Included in what Rafsanjani ironically described as a “List of Hope” are a former Intelligence Minister and Prosecutor who oversaw assassinations of dozens of authors and intellectuals, a former Revolutionary Court Prosecutor, who supervised all executions of political prisoners and became globally infamous for issuing medieval sentences. They consisted of stoning four military servicemen and torturing as well as executing hundreds of dissident religious scholars.
With this cast of characters standing at the head of the “mainstream reform movement,” there is no alternative to the past 36 years of repression and violence, short of the total political transformation of the existing regime.
What is difficult to understand is why the global media and many leading Western policymakers have taken it upon themselves to sanitize images of people like Rafsanjani.

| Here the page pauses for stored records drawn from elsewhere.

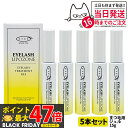 宅配便【5本セット 国内正規品】アイズ アイラッシュリポゾーン N2 15g EYEZ まつ毛美容液 まつげ美容液 まつ毛用ジェル まつげ用ジェル 睫毛 まつげ...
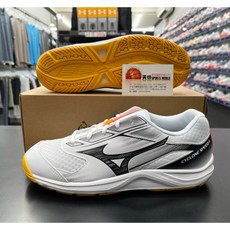 Mizuno 美津濃 CYCLONE SPEED 5 男鞋 排球鞋 白色 黑/黃 輕量 透氣 避震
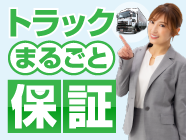 トラックまるごと保証
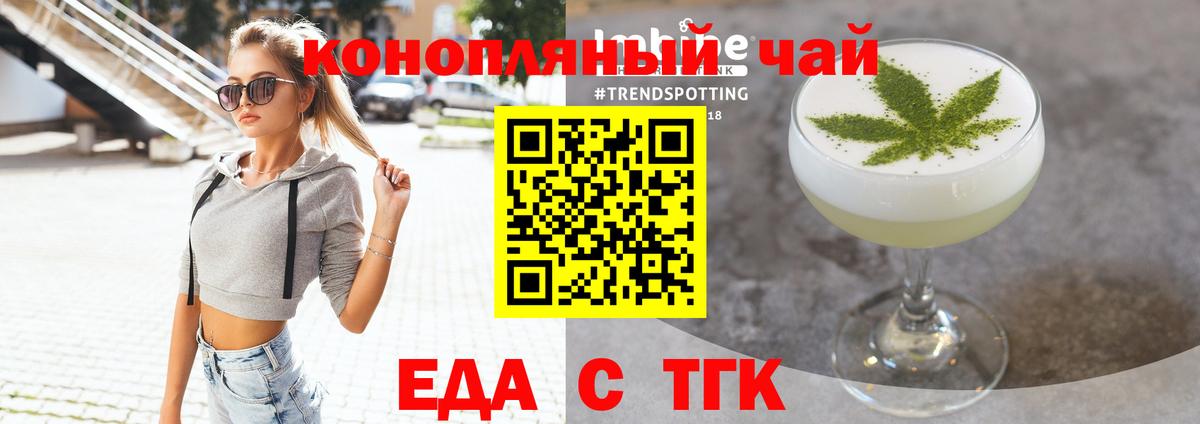 Печенье с ТГК марихуана  Вход с VPN  Лениногорск 
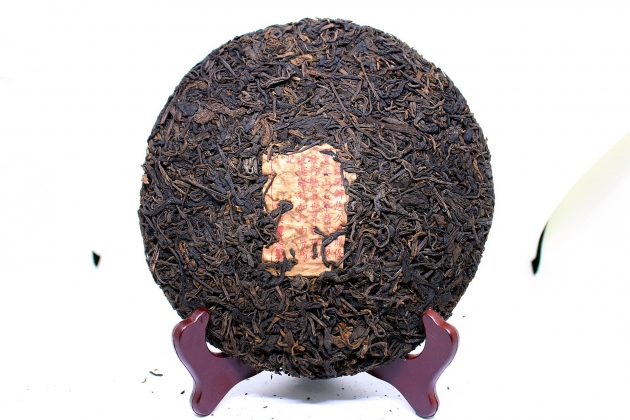 1980s Tung Xing Hao- Aged Loose Cake 3
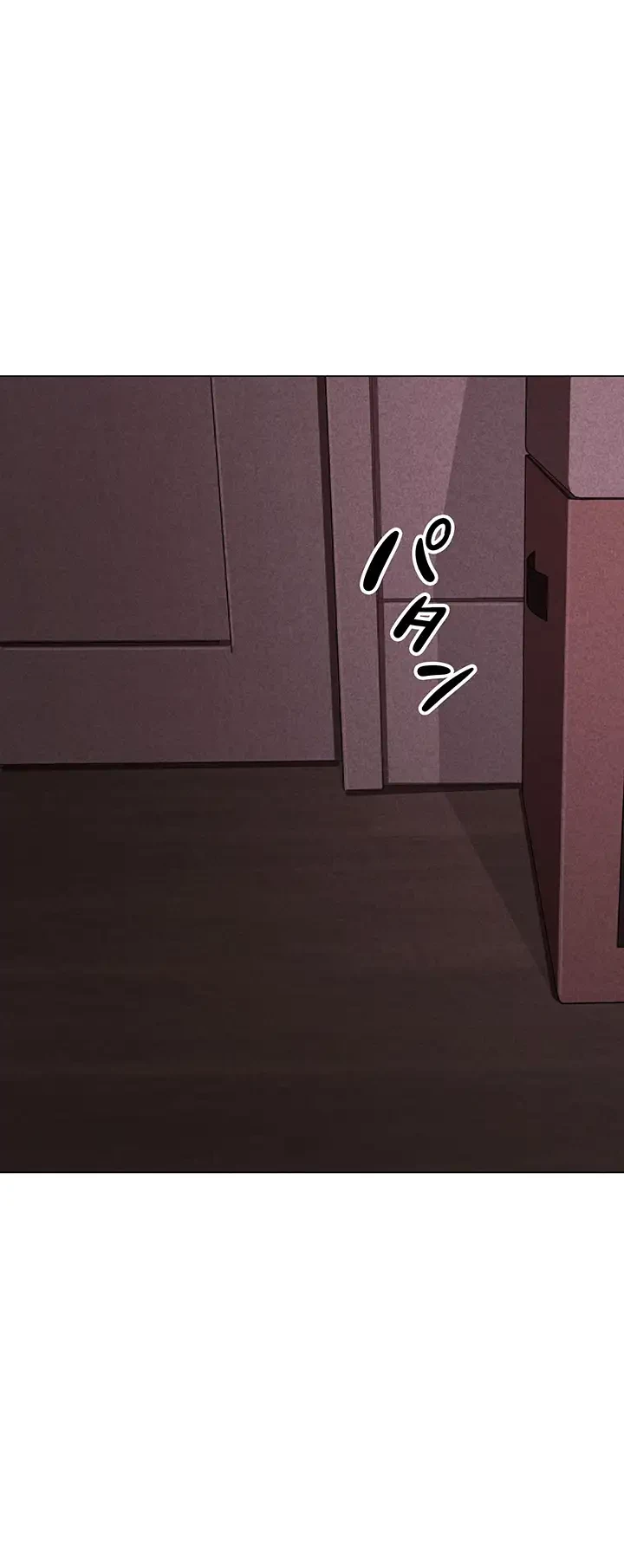 イメチェンしたらラブハメが始まった 第66話 - 35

At the same time, the media ignores the PMOI call for serious and substantial reform that will truly end the reign of terror that has claimed the lives of tens of thousands of political dissidents and has been the constant factor in Iranian political landscape.
Hassan Rouhani was swept into the Iranian presidency in 2013 on promises to defend free expression. Now, not only has the renowned “moderate” taken no steps in the direction of fulfilling these promises, but the domestic situation has gotten worse, as evidenced by rising executions and less freedom for writers and artists.
Western endorsement of the 2016 selections assumes it is better to choose the devil you know as lesser of two evils; but doing so ignores the fact that there is a third option, which includes the PMOI.
Unlike superpower United States, tiny Albania leads the way by taking in PMOI refugees who have been subject to several politically-motivated attacks while living in Iraq at camps Ashraf and Liberty under an agreement brokered by Washington and the UN. I was among the last group of foreign civilians who visited Camp Ashraf in 2008. Subsequently Baghdad at behest of Tehran imposed a total blockade on the camp, which has also been the case with its successor, Camp Liberty.
Albania’s heroic actions exasperate the Islamic Republic because it is the only party that opposes relocation of Iranian dissidents to safety in third countries. At the end of the day, all politics are local and Tehran is totally worried about the enemy within.
Albania has taken the appropriate first steps toward giving Iran policy an out-of-the box option that isn’t merely the same hard-line ideologies in different clothing. The approach by Albania, a candidate for EU membership, takes a stand that is morally correct and hopefully is diplomatically sound.
Those countries that contributed to the misrepresentation of last month’s Iranian elections would be well-advised to follow Albania and not pin their hope on the fictitious moderates within the ruling theocracy.